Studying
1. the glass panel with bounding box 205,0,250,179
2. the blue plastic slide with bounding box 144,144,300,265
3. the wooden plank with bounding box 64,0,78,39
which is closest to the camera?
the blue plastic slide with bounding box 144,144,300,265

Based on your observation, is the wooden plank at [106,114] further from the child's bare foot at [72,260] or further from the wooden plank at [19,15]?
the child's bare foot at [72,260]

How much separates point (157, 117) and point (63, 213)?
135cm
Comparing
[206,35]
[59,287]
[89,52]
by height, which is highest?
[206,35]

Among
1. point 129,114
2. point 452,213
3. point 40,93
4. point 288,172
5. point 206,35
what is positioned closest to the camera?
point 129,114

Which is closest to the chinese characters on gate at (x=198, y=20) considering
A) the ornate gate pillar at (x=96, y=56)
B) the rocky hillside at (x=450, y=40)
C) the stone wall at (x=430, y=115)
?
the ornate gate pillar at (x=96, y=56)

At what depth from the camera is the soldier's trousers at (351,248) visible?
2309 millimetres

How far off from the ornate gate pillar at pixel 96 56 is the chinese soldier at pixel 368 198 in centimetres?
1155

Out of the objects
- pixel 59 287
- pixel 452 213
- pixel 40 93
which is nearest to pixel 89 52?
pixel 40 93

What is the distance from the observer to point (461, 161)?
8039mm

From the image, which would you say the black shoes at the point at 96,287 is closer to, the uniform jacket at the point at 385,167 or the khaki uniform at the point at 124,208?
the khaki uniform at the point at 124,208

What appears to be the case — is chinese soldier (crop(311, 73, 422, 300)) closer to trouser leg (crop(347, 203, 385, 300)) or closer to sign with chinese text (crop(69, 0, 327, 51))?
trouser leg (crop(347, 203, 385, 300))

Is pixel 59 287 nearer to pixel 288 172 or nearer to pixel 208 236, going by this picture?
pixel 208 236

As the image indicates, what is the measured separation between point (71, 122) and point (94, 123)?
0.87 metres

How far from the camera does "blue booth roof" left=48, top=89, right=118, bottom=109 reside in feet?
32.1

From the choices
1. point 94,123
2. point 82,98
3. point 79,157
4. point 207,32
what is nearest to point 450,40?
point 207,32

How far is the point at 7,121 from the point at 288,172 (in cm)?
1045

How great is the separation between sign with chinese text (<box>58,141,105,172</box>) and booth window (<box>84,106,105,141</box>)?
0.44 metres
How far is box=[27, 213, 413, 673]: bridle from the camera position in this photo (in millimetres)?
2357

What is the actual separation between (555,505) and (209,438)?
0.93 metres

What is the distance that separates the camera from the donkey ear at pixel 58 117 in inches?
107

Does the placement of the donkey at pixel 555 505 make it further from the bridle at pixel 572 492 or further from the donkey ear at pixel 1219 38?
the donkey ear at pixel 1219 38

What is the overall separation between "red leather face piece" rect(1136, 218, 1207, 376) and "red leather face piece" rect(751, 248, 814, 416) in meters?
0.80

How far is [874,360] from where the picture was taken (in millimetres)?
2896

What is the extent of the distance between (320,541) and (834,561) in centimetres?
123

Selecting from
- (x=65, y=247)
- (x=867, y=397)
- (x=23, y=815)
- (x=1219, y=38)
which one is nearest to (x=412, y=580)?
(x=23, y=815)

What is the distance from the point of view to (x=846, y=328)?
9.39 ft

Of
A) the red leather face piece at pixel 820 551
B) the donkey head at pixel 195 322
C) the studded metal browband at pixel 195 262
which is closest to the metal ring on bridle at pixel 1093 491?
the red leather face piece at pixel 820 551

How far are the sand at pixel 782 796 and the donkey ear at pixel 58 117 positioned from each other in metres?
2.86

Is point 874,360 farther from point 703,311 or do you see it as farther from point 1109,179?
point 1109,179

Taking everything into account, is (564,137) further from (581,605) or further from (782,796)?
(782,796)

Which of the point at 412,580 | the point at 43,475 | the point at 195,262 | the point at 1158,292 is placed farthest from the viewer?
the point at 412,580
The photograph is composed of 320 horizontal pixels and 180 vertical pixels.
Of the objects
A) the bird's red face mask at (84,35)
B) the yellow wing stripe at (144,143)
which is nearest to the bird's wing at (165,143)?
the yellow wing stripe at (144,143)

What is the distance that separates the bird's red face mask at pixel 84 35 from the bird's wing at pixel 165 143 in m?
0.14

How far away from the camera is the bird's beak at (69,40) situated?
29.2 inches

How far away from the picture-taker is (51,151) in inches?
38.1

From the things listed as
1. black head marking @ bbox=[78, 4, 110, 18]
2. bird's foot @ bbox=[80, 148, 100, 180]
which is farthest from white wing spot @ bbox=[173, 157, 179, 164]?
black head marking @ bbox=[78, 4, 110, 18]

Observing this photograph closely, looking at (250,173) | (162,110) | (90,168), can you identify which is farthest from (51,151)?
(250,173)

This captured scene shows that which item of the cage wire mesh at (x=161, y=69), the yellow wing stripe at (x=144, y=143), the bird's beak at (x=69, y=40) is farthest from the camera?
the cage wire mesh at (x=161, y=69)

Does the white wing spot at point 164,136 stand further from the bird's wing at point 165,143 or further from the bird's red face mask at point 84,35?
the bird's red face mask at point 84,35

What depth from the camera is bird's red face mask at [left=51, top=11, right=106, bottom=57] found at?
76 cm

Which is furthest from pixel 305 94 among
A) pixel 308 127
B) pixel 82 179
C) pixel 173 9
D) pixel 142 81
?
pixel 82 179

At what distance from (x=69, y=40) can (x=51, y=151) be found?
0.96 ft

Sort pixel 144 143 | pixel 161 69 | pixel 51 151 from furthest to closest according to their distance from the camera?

****

Return all the data exactly as given.

Studying
1. the glass panel with bounding box 205,0,250,179
2. the blue plastic slide with bounding box 144,144,300,265
3. the wooden plank with bounding box 64,0,78,39
which is closest to the camera?
the blue plastic slide with bounding box 144,144,300,265

Based on your observation, is the wooden plank at [106,114] further from the child's bare foot at [72,260] or further from the wooden plank at [19,15]?
the child's bare foot at [72,260]

How much separates point (157, 117) and point (63, 213)?
135cm
Comparing
[206,35]
[59,287]
[89,52]
by height, which is highest?
[206,35]

Among
1. point 129,114
2. point 452,213
3. point 40,93
4. point 288,172
5. point 206,35
what is positioned closest to the camera?
point 129,114

Which is closest to the chinese characters on gate at (x=198, y=20) considering
A) the ornate gate pillar at (x=96, y=56)
B) the rocky hillside at (x=450, y=40)
C) the stone wall at (x=430, y=115)
?
the ornate gate pillar at (x=96, y=56)

At what depth from the camera is the soldier's trousers at (351,248) visible?
2309 millimetres

How far off from the ornate gate pillar at pixel 96 56 is the chinese soldier at pixel 368 198 in centimetres?
1155

Out of the objects
- pixel 59 287
- pixel 452 213
- pixel 40 93
which is nearest to pixel 89 52?
pixel 40 93

What is the distance from the observer to point (461, 161)?
8039mm

From the image, which would you say the black shoes at the point at 96,287 is closer to, the uniform jacket at the point at 385,167 or the khaki uniform at the point at 124,208?
the khaki uniform at the point at 124,208

What appears to be the case — is chinese soldier (crop(311, 73, 422, 300)) closer to trouser leg (crop(347, 203, 385, 300)) or closer to sign with chinese text (crop(69, 0, 327, 51))?
trouser leg (crop(347, 203, 385, 300))

Is pixel 59 287 nearer to pixel 288 172 or nearer to pixel 208 236, going by this picture?
pixel 208 236

As the image indicates, what is the measured separation between point (71, 122) and point (94, 123)?
0.87 metres

How far from the camera does "blue booth roof" left=48, top=89, right=118, bottom=109 reside in feet?
32.1

From the choices
1. point 94,123
2. point 82,98
3. point 79,157
4. point 207,32
what is nearest to point 450,40?
point 207,32

How far is the point at 7,121 from the point at 288,172 (in cm)?
1045

How great is the separation between sign with chinese text (<box>58,141,105,172</box>) and booth window (<box>84,106,105,141</box>)?
0.44 metres
How far is box=[27, 213, 413, 673]: bridle from the camera position in this photo (in millimetres)?
2357

What is the actual separation between (555,505) and (209,438)?
0.93 metres

What is the distance that separates the camera from the donkey ear at pixel 58 117 in inches?
107

Does the placement of the donkey at pixel 555 505 make it further from the bridle at pixel 572 492 or further from the donkey ear at pixel 1219 38?
the donkey ear at pixel 1219 38

What is the overall separation between "red leather face piece" rect(1136, 218, 1207, 376) and "red leather face piece" rect(751, 248, 814, 416) in meters?
0.80

How far is [874,360] from where the picture was taken (in millimetres)?
2896

What is the extent of the distance between (320,541) and (834,561) in centimetres?
123

Selecting from
- (x=65, y=247)
- (x=867, y=397)
- (x=23, y=815)
- (x=1219, y=38)
which one is nearest to (x=412, y=580)?
(x=23, y=815)

What is the distance from the point of view to (x=846, y=328)?
9.39 ft

Of
A) the red leather face piece at pixel 820 551
B) the donkey head at pixel 195 322
C) the studded metal browband at pixel 195 262
which is closest to the metal ring on bridle at pixel 1093 491?
the red leather face piece at pixel 820 551

How far are the sand at pixel 782 796 and the donkey ear at pixel 58 117 positioned from each other in metres?
2.86

Is point 874,360 farther from point 703,311 or do you see it as farther from point 1109,179?
point 1109,179

Taking everything into account, is (564,137) further from (581,605) or further from (782,796)?
(782,796)

Which of the point at 412,580 | the point at 43,475 | the point at 195,262 | the point at 1158,292 is placed farthest from the viewer?
the point at 412,580
The photograph is composed of 320 horizontal pixels and 180 vertical pixels.
Of the objects
A) the bird's red face mask at (84,35)
B) the yellow wing stripe at (144,143)
which is nearest to the bird's wing at (165,143)?
the yellow wing stripe at (144,143)

What is the distance that separates the bird's red face mask at pixel 84 35 from the bird's wing at pixel 165 143 in m?
0.14

How far away from the camera is the bird's beak at (69,40) situated?
29.2 inches

How far away from the picture-taker is (51,151) in inches?
38.1

From the things listed as
1. black head marking @ bbox=[78, 4, 110, 18]
2. bird's foot @ bbox=[80, 148, 100, 180]
which is farthest from white wing spot @ bbox=[173, 157, 179, 164]?
black head marking @ bbox=[78, 4, 110, 18]

Observing this photograph closely, looking at (250,173) | (162,110) | (90,168), can you identify which is farthest from (51,151)?
(250,173)

This captured scene shows that which item of the cage wire mesh at (x=161, y=69), the yellow wing stripe at (x=144, y=143), the bird's beak at (x=69, y=40) is farthest from the camera?
the cage wire mesh at (x=161, y=69)

Does the white wing spot at point 164,136 stand further from the bird's wing at point 165,143 or further from the bird's red face mask at point 84,35?
the bird's red face mask at point 84,35

What depth from the camera is bird's red face mask at [left=51, top=11, right=106, bottom=57] found at?
76 cm

Which is furthest from pixel 305 94 among
A) pixel 308 127
B) pixel 82 179
C) pixel 173 9
D) pixel 142 81
?
pixel 82 179

At what distance from (x=69, y=40) can (x=51, y=151) be found?
0.96 ft

Sort pixel 144 143 | pixel 161 69 | pixel 51 151 from furthest to closest according to their distance from the camera?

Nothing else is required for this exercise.